How low can stocks go? Updated risks and values for June 20th:
Bottom Line: In case you're new to this series, the purpose of this story is to inform you as to what's possible in a near worst-case outcome for the financial markets. The reason is to understand what's possible, though unlikely, so you can plan soundly for your financial future unemotionally. Too often when we have a rare short-term downturn in the markets - it's too late to offer up information that might have been helpful ahead of time. This week's edition of "how low can stocks go" goes as follows...re the Dow, S&P 500 & Nasdaq stand against their all-time high levels:
- DOW: All-time high - higher vs. a week ago
- S&P 500: All-time high - higher vs. a week ago
- Nasdaq: 1.6% off all-time high - higher vs. a week ago
Earnings season was awesome. Growth of 10.4% - the best in six years - was expected coming into earnings season. Companies reporting earnings delivered nearly 14% year over year growth smashing estimates and helping support higher stock prices. As I recently mentioned stocks are likely to be subjected to headline risks for the next couple of months. Will healthcare reform get done? Ditto taxes?

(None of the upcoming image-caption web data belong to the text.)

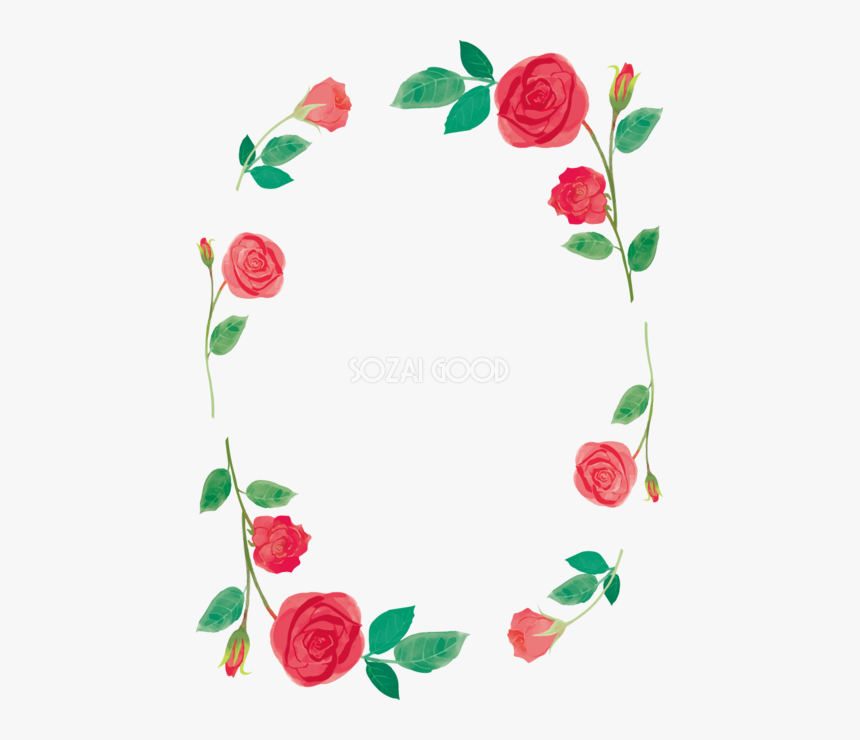 Garden Roses, HD Png Download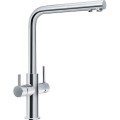 Bateria kuchenna Franke - Neptune Clear Water Stała wylewka Chrom
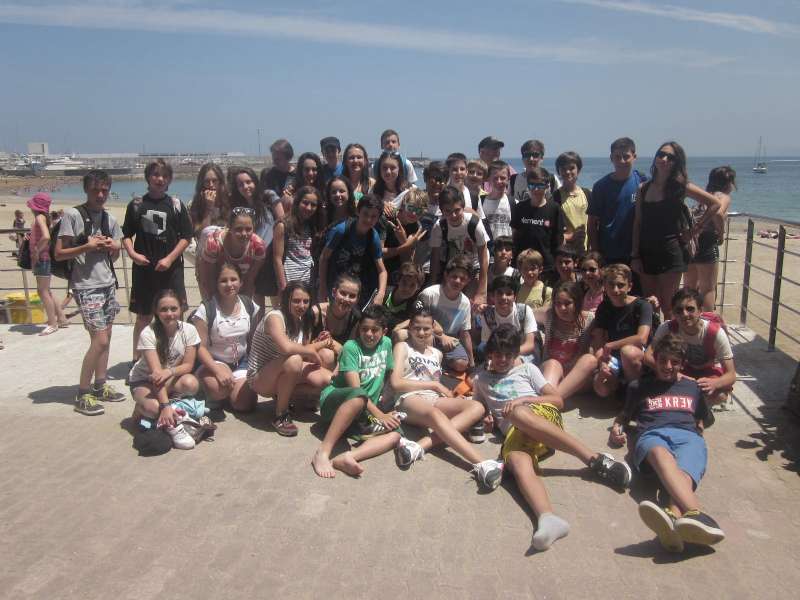 Excursión Zarautz-Getaria - 1ºESO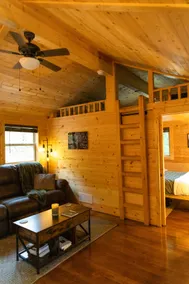 Hill Haven | Cozy RRG Forest Cabin + Hot Tub - Image 3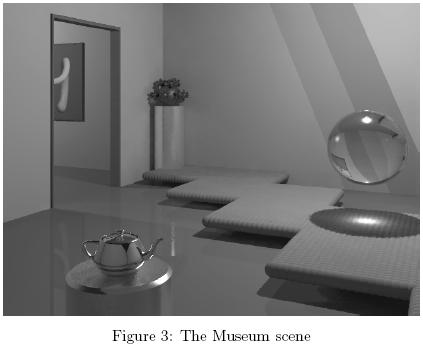 Indirect Visualization Photon Map Break lighting into several components LDS*E and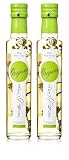 Messino Weißer Essig mit Oregano, 2er Pack x 250 ml (Ingesamt: 500ml)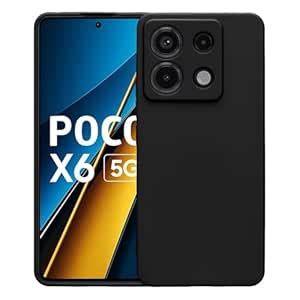 LIRAMARK Silicone Soft Back Cover Case with Micro-Fibre Cloth On Inner ...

As far as how low stocks could go...If only market fundamentals mattered here's what we'd want to consider with regard to the S&P 500 for example.
- S&P 500 P\E: 25.95
- S&P 500 avg. P\E: 15.66
The downside risk is 40% based on earnings multiples right now from current levels. That's about 1% more risk than a week ago. This earnings season demonstrated the power of improved earnings. With the super-strong growth year over year - stock prices are meaningfully higher than a couple of months ago, yet risk has actually declined because fundamentals have improved faster than prices have risen. As earnings season wraps up attention will quickly focus back to Washington to see if we get any follow-through on a pro-growth agenda. That will likely dictate how prices drift until the start of next earnings season.
Now, as always, I don't expect that type of selloff to occur (40%) but its always important to ensure that you're positioned for negative adversity. If a short-term decline at the aforementioned levels wouldn't affect your day-to-day life, you're likely well positioned to continue to take advantage of investment opportunities. If that size of selloff would rock your world over the short-term, that's when you should probably seek professional assistance in crafting your plan (that balances your short-term needs with long-term objectives).